THE PROBLEM
Retype the food forum post, starting at "As to the scotch" and ending at "the centre...mmmm good!".

Who, I mean, WHO has Krispy Kreme doughnuts long enough for them to go stale!!??

I'd love to try that, but, ahhhhh the sin of letting them stale.........

As to the scotch eggs. Interesting idea to pan fry them. Me, my heritage is very blended. What I grew up with and still do, is a meatloaf with pickled eggs through the centre...mmmm good!

Wish I got the Food Network. Don't, and don't think I will anytime soon. Ah, but as to the other great names in this thread..... MY FAV Julia moment.... roast chicken... slippery chicken..... in hand.... out of hand... on the floor... in hand... hand on apron...chicken then prepared..... mmmm a la floor  And that Jamie guy, a laugh for sure, and a real testament to the short bus

Oh, and is that what it is that causes that searing burning sensation I get from those flavour packets!? Well!! Thanks, never knew that before.... I don't use them except for the occasional "organic" mixes, and even then only rarely.....

INFORMATION SUPPLIED

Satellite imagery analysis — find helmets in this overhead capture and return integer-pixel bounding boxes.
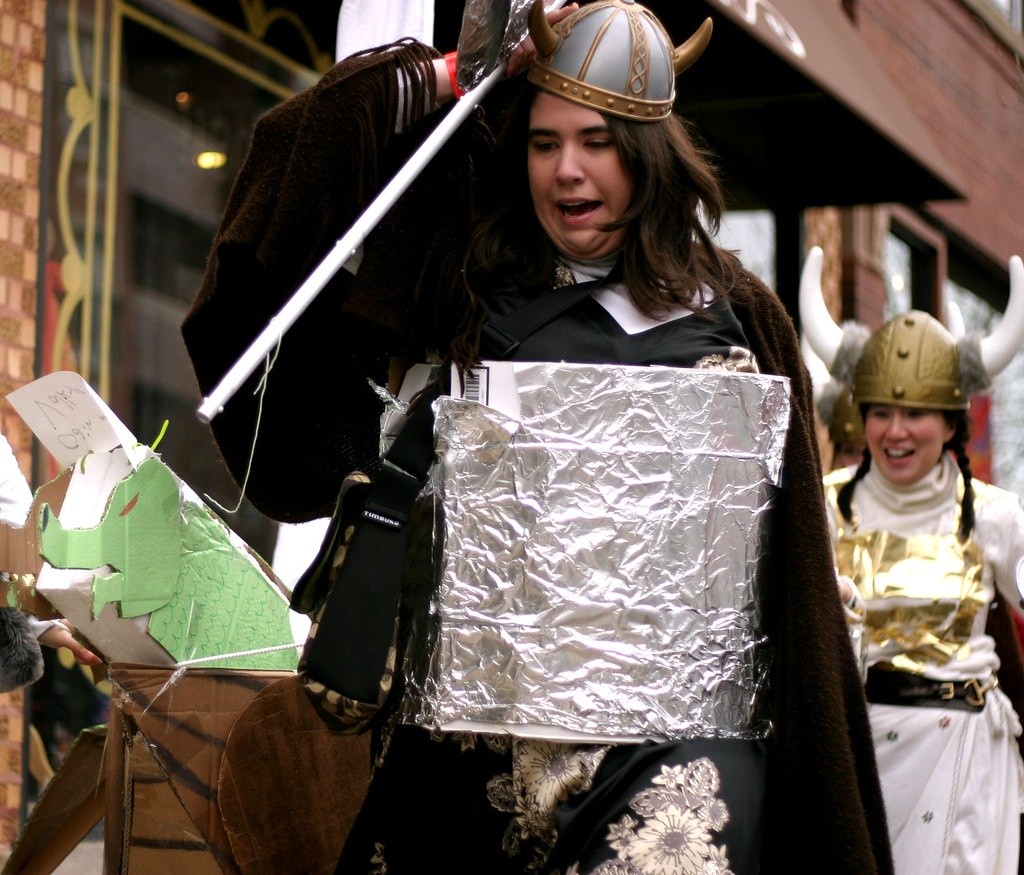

EXPECTED ANSWER
As to the scotch eggs. Interesting idea to pan fry them. Me, my heritage is very blended. What I grew up with and still do, is a meatloaf with pickled eggs through the centre...mmmm good!